How to Deploy Molmo2-VideoPoint-4B with vLLM
Younes El Hjouji
Quick Deployment
# Setup
python3.12 -m venv venv && source venv/bin/activate
pip install --upgrade pip && pip install vllm
# Launch (full native context)
vllm serve allenai/Molmo2-VideoPoint-4B \
--trust-remote-code \
--dtype bfloat16 \
--max-model-len 30000 \
--max-num-batched-tokens 30000 \
--gpu-memory-utilization 0.9 \
--port 8000
# Test
curl http://localhost:8000/v1/models
Video Test (Counting):
VIDEO_BASE64=$(base64 -w 0 /path/to/video.mp4)

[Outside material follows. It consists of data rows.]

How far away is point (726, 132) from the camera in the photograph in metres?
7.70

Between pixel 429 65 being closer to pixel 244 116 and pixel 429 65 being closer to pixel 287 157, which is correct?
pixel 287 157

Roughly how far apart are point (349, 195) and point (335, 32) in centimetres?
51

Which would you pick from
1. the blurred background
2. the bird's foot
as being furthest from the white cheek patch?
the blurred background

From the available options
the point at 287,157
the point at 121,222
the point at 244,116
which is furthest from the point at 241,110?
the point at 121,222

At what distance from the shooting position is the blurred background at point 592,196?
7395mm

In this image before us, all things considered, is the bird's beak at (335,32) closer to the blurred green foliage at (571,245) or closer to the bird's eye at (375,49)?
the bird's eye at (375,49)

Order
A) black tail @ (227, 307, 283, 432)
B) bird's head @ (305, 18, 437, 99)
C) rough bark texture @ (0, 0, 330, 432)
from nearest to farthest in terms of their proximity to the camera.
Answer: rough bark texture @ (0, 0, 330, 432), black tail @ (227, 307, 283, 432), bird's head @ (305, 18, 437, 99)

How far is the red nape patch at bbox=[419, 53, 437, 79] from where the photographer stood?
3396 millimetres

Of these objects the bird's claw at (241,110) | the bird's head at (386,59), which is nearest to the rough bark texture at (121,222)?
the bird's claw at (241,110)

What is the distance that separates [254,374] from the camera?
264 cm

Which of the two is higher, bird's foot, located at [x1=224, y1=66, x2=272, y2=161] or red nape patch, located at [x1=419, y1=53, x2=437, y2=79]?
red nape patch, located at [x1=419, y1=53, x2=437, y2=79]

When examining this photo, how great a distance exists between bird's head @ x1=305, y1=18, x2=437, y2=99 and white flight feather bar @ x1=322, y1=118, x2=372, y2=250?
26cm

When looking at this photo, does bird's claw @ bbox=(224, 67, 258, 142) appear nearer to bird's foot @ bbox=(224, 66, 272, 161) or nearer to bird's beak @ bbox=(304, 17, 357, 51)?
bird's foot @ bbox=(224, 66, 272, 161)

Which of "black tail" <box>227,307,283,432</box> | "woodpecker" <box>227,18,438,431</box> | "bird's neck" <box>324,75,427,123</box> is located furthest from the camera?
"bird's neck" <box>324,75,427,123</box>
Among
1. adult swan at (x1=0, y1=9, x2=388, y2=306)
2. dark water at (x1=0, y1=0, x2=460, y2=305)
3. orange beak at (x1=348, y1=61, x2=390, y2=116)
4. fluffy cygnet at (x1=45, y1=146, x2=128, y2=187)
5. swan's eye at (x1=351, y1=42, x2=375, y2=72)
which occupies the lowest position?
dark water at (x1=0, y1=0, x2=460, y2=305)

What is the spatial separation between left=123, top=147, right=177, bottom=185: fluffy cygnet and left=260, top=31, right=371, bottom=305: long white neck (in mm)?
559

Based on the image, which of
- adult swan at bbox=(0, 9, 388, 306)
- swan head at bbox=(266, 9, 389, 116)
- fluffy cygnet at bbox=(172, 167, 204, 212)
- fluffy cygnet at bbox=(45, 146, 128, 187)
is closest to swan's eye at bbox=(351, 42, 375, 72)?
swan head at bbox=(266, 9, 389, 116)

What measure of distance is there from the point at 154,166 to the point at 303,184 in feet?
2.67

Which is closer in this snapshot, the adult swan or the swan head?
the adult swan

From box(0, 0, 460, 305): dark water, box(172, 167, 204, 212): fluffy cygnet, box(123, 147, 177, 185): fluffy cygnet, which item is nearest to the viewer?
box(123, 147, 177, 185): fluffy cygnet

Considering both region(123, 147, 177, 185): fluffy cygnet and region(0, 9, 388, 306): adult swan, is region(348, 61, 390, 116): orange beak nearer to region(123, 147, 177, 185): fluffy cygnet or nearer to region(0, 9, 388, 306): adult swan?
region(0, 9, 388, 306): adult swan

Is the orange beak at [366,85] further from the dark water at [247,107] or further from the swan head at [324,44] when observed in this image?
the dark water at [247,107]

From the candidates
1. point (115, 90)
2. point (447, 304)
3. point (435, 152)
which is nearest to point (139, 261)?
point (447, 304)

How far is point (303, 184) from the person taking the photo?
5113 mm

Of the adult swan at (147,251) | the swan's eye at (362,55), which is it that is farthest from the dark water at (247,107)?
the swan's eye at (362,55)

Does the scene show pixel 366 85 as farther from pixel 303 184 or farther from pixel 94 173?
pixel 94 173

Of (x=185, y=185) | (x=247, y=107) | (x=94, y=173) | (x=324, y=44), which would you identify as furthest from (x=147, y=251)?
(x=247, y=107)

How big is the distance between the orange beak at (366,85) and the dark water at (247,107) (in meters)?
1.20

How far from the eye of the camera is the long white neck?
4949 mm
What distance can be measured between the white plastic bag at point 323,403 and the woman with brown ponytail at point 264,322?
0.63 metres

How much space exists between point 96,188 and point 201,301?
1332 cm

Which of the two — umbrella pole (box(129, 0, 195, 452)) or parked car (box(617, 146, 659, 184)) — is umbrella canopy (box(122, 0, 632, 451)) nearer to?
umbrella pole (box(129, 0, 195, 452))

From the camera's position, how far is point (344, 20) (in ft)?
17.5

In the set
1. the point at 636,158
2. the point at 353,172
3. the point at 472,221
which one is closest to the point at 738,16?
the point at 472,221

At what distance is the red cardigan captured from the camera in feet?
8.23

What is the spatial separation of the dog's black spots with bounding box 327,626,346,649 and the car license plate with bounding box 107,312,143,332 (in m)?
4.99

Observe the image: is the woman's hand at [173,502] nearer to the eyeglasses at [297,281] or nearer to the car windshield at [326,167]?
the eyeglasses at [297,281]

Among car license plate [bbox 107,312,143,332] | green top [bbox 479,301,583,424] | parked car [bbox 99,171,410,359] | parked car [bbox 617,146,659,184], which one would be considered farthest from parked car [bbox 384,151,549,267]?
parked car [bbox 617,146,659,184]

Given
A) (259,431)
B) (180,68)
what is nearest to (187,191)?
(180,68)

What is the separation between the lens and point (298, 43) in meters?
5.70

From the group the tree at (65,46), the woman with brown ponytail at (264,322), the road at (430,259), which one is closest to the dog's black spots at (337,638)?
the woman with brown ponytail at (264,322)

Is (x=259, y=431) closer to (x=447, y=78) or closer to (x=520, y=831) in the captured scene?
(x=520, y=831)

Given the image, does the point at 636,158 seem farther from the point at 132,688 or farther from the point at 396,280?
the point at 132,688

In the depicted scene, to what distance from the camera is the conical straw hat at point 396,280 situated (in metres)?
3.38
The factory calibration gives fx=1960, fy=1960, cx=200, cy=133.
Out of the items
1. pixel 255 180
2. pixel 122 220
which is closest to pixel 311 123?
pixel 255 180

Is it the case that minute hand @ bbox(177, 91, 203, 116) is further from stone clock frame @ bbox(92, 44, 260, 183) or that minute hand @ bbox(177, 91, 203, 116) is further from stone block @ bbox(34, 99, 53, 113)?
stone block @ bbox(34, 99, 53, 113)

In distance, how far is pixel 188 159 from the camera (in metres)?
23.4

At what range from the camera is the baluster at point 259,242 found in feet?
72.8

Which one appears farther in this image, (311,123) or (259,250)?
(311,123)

curl http://localhost:8000/v1/chat/completions \
-H "Content-Type: application/json" \
-d "{
\"model\": \"allenai/Molmo2-VideoPoint-4B\",
\"messages\": [{
\"role\": \"user\",
\"content\": [
{\"type\": \"video_url\", \"video_url\": {\"url\": \"data:video/mp4;base64,\$VIDEO_BASE64\"}},
{\"type\": \"text\", \"text\": \"How many people are in this video?\"}
]
}],
\"max_tokens\": 100
}"
Example Output (with spatial coordinates):
Counting the <points coords="0.0 1 490 579 2 900 692">people</points> shows a total of 2.
The model outputs bounding box coordinates for counted objects.
Configuration Options
| Config | GPU % | Context | Memory | Status |
|---|---|---|---|---|
| Standard | 60% | 8192 | ~87GB | ✅ Tested |
| Conservative | 50% | 4096 | ~73GB est. | Untested |
| High | 70% | 16384 | ~100GB est. | Untested |
Special Features
Video Pointing & Counting:
- Specialized model for counting objects in videos
- Outputs spatial coordinates in
<points coords="...">format - Coordinates format:
frame_id x1 y1 x2 y2 ... - Useful for:
- Counting people/objects in videos
- Tracking object positions across frames
- Spatial video analysis
Example Use Cases:
- "How many cars pass by?"
- "Count the people in the video"
- "Where is the ball located?"
- "Point to the person on the left"
Notes
- Specialized model - optimized for video pointing/counting only
- Based on Qwen3-4B-Instruct-2507
- Native context: 30,000 tokens
- Outputs include spatial bounding boxes
- Apache-2.0 license
- Requires H100/H200 or A100 80GB
- Not suitable for general video understanding (use Molmo2-4B/8B/O-7B instead)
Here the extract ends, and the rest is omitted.